### [Set exercise]
Retype nothing but the lines running from the line that contains "From pixel 286" to the last line, both ends included, and skip every image.

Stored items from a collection
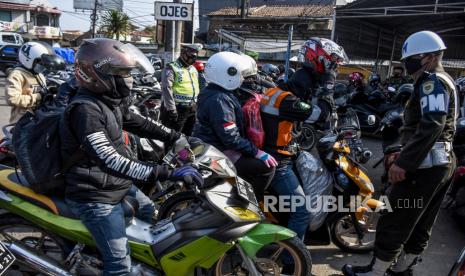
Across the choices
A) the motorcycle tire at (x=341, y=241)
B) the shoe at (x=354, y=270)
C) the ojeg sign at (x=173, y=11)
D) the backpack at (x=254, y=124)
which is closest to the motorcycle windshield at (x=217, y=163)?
the backpack at (x=254, y=124)

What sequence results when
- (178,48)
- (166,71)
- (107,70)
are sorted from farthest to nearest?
(178,48)
(166,71)
(107,70)

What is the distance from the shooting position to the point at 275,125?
10.6 feet

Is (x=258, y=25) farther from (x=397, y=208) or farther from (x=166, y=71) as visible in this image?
(x=397, y=208)

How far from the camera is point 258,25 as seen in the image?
29641 mm

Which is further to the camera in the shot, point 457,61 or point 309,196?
point 457,61

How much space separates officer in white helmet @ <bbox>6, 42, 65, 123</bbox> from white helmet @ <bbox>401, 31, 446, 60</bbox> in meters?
3.72

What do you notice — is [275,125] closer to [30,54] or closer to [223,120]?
[223,120]

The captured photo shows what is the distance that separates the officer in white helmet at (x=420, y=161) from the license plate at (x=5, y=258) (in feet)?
7.95

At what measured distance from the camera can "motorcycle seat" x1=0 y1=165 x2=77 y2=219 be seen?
2463 mm

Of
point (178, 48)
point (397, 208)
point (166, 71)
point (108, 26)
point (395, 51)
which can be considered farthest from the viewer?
point (108, 26)

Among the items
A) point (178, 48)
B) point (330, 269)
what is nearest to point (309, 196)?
point (330, 269)

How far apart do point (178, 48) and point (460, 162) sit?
514 cm

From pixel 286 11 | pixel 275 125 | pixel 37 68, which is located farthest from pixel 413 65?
pixel 286 11

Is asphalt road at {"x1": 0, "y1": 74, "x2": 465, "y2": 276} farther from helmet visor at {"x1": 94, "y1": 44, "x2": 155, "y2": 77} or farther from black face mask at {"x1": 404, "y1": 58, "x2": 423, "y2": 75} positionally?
helmet visor at {"x1": 94, "y1": 44, "x2": 155, "y2": 77}
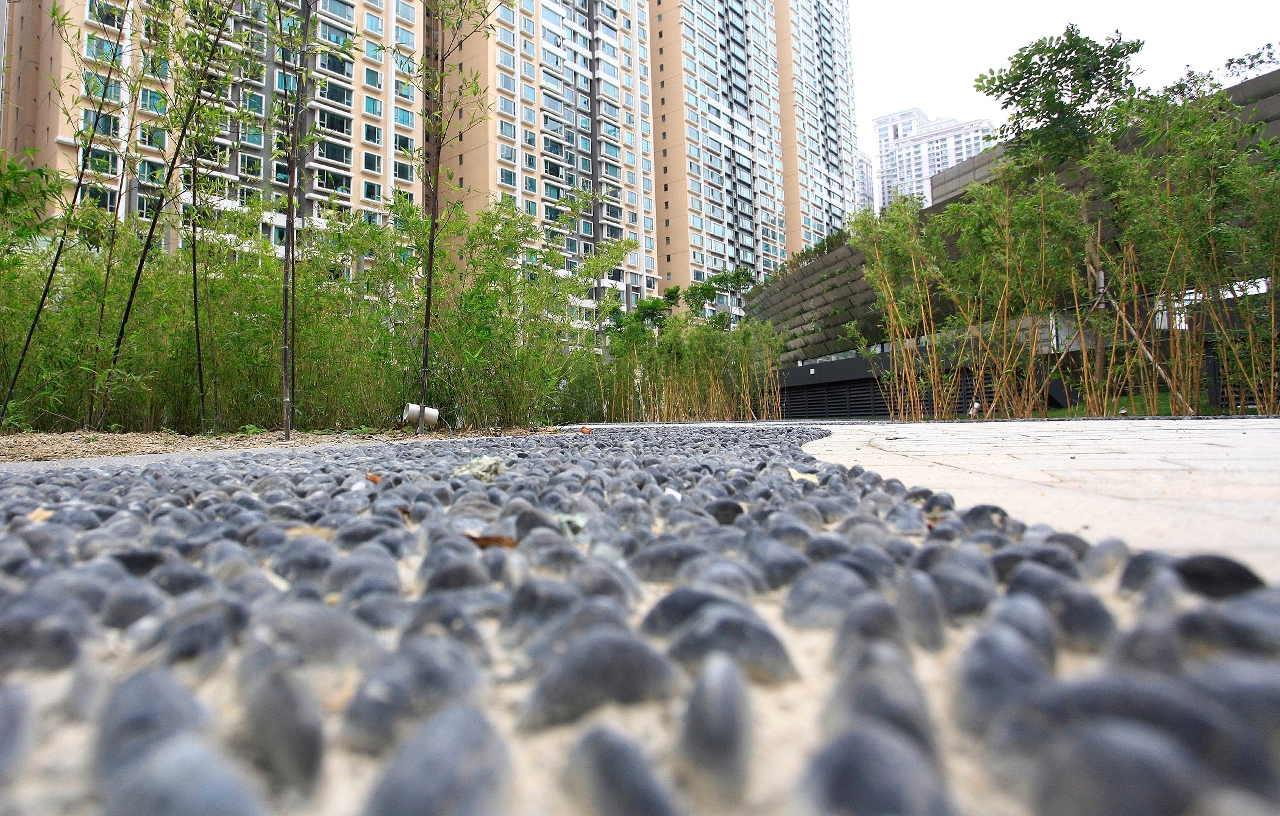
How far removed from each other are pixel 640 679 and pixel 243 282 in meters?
5.36

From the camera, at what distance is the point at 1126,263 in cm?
557

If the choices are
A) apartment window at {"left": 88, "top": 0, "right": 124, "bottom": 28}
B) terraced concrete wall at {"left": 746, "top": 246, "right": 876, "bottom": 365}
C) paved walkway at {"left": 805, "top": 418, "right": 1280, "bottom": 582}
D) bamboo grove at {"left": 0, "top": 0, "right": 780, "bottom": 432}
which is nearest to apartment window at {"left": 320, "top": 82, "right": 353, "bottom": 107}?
terraced concrete wall at {"left": 746, "top": 246, "right": 876, "bottom": 365}

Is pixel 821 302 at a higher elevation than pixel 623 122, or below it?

### [Completed task]
From pixel 286 11 | pixel 275 125 | pixel 37 68, which is located farthest from pixel 413 65?
pixel 286 11

Is asphalt road at {"x1": 0, "y1": 74, "x2": 465, "y2": 276} farther from helmet visor at {"x1": 94, "y1": 44, "x2": 155, "y2": 77} or farther from black face mask at {"x1": 404, "y1": 58, "x2": 423, "y2": 75} positionally?
helmet visor at {"x1": 94, "y1": 44, "x2": 155, "y2": 77}
How far removed from each other are pixel 640 679 and pixel 243 282 in meters?
5.36

From the camera, at what distance is the point at 1126,263 in cm?
557

If the choices are
A) apartment window at {"left": 88, "top": 0, "right": 124, "bottom": 28}
B) terraced concrete wall at {"left": 746, "top": 246, "right": 876, "bottom": 365}
C) paved walkway at {"left": 805, "top": 418, "right": 1280, "bottom": 582}
D) bamboo grove at {"left": 0, "top": 0, "right": 780, "bottom": 432}
which is nearest to apartment window at {"left": 320, "top": 82, "right": 353, "bottom": 107}?
terraced concrete wall at {"left": 746, "top": 246, "right": 876, "bottom": 365}

Is pixel 821 302 at a higher elevation than pixel 623 122, or below it?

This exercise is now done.